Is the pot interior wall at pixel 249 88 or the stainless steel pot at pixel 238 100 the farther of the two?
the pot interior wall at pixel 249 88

...

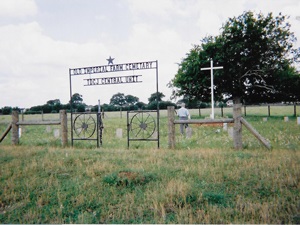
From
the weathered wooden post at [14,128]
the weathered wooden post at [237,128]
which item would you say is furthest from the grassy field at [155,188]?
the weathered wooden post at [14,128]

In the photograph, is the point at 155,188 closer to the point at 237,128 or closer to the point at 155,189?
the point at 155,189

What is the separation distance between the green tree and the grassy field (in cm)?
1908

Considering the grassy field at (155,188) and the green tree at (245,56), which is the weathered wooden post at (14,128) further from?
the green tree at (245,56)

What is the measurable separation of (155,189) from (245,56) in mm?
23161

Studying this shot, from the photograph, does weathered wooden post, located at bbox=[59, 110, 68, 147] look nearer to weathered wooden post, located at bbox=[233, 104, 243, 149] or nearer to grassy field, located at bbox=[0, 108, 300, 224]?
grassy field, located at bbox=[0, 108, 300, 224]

◆ **Objective**: Report every line in the items above that contains the word "interior".

◆ **The result**:
Is the pot interior wall at pixel 249 88 or the stainless steel pot at pixel 238 100 the farther of the two?
the pot interior wall at pixel 249 88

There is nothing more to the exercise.